— Assigned task —
Transcribe each record exactly. Omit the pictures.

*** Opening The data ***

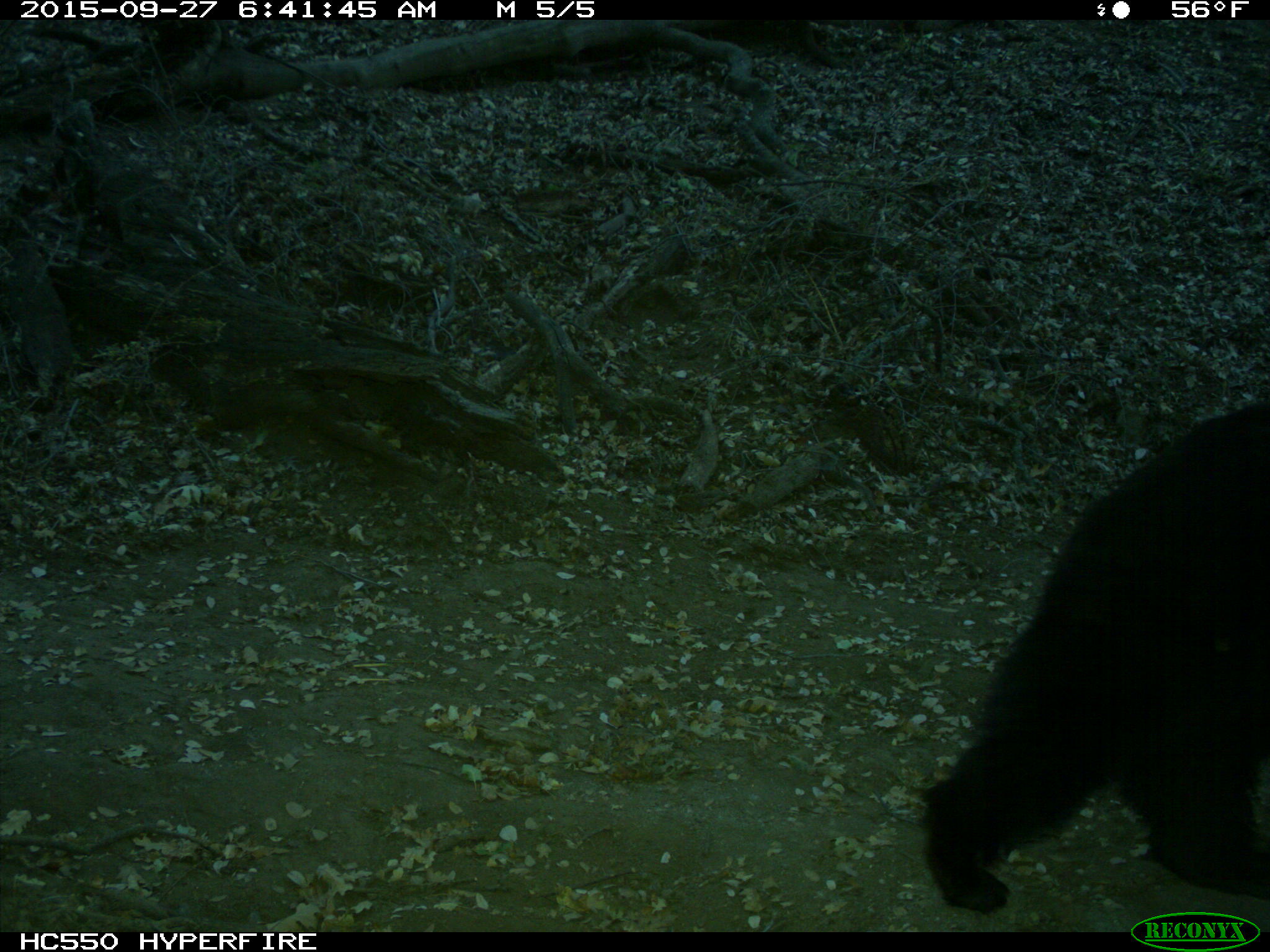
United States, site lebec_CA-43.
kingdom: Animalia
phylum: Chordata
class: Mammalia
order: Carnivora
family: Ursidae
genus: Ursus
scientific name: Ursus americanus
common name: american black bear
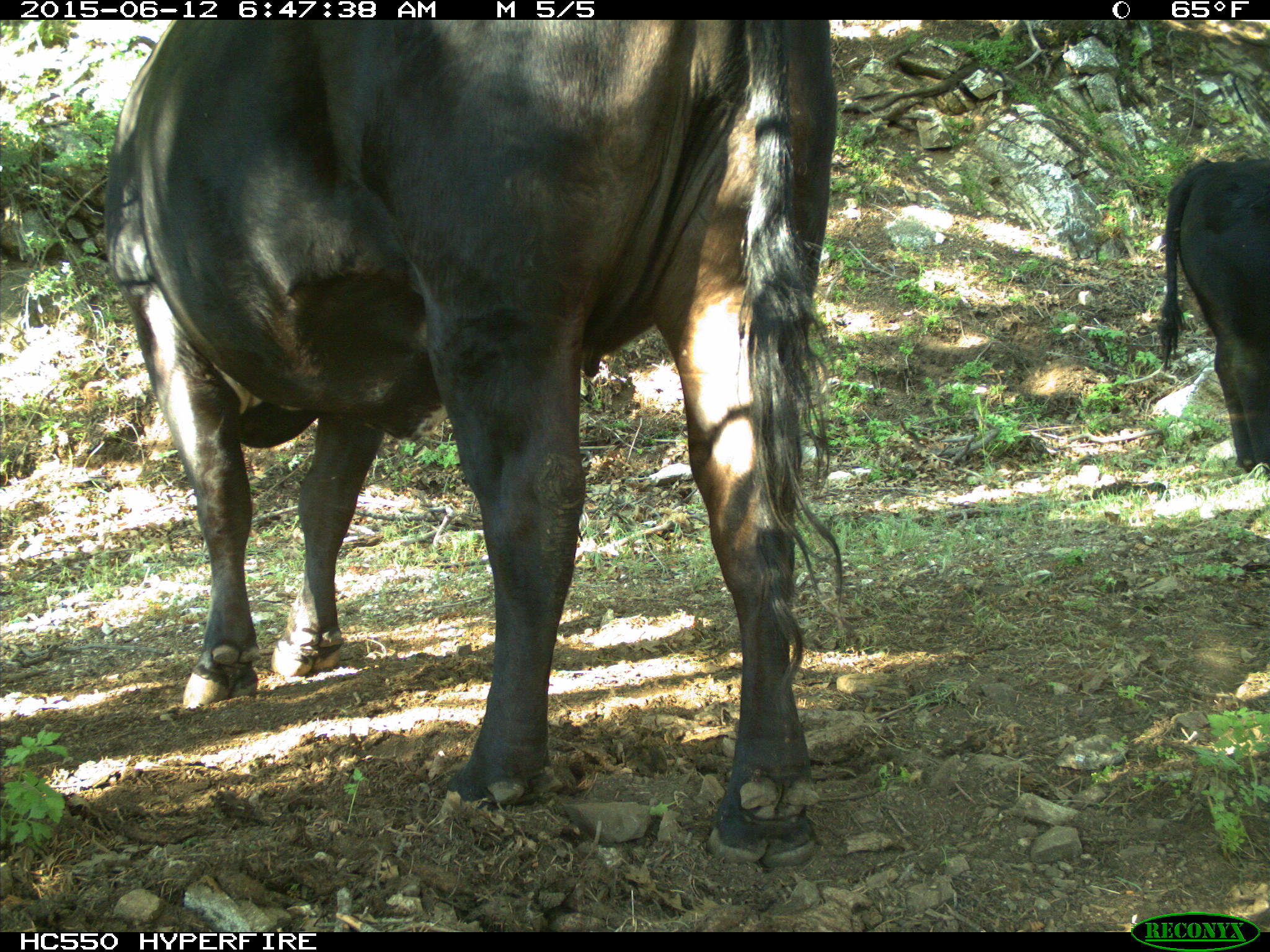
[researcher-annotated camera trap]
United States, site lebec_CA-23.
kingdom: Animalia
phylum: Chordata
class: Mammalia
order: Artiodactyla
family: Bovidae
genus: Bos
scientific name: Bos taurus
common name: domestic cow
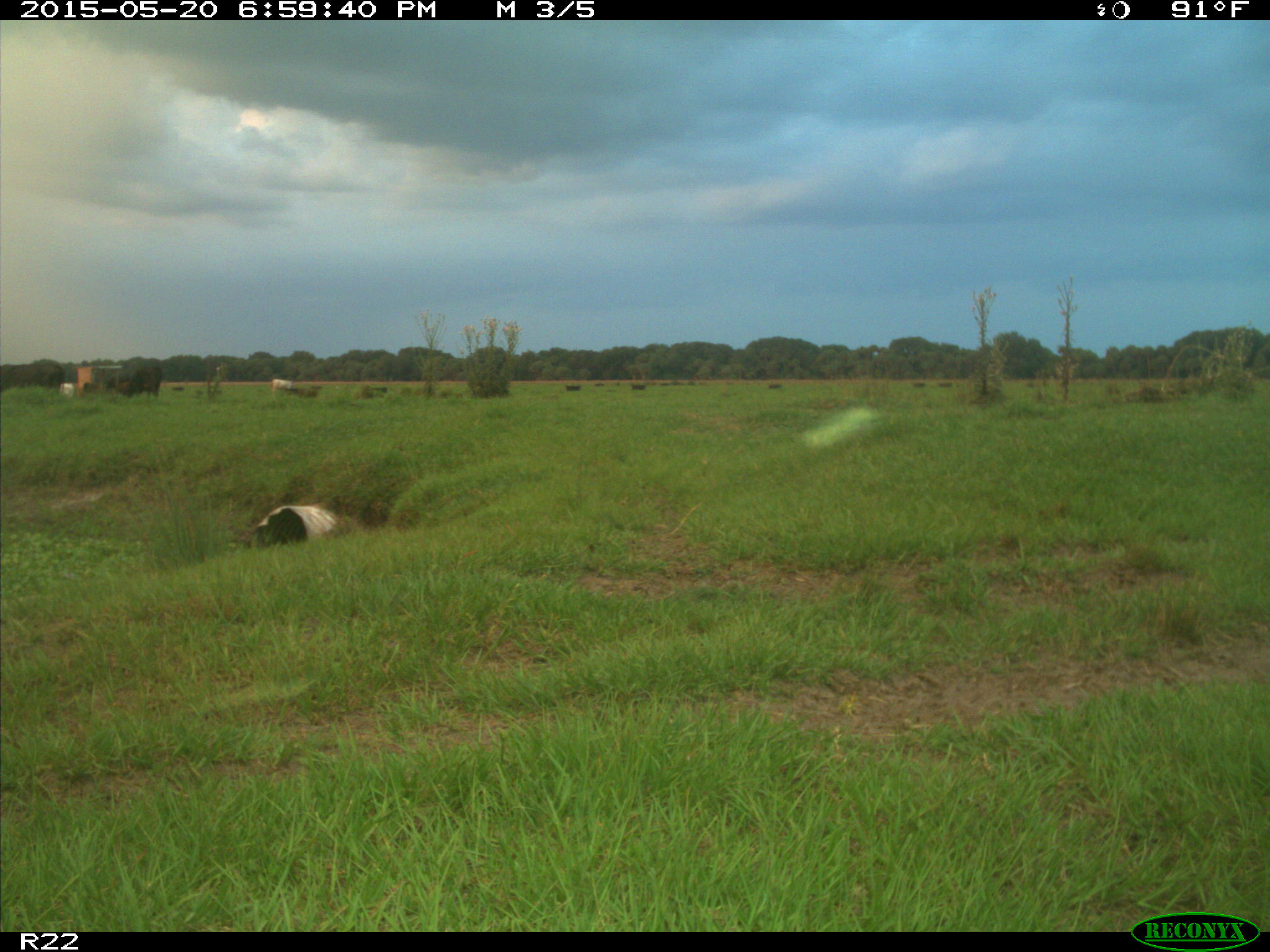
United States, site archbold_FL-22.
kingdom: Animalia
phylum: Chordata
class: Mammalia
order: Artiodactyla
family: Bovidae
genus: Bos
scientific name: Bos taurus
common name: domestic cow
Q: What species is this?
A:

*** Closing The data ***

— Expected answer —
United States, site lebec_CA-43.
kingdom: Animalia
phylum: Chordata
class: Mammalia
order: Carnivora
family: Ursidae
genus: Ursus
scientific name: Ursus americanus
common name: american black bear
[researcher-annotated camera trap]
United States, site lebec_CA-23.
kingdom: Animalia
phylum: Chordata
class: Mammalia
order: Artiodactyla
family: Bovidae
genus: Bos
scientific name: Bos taurus
common name: domestic cow
United States, site archbold_FL-22.
kingdom: Animalia
phylum: Chordata
class: Mammalia
order: Artiodactyla
family: Bovidae
genus: Bos
scientific name: Bos taurus
common name: domestic cow
Q: What species is this?
A:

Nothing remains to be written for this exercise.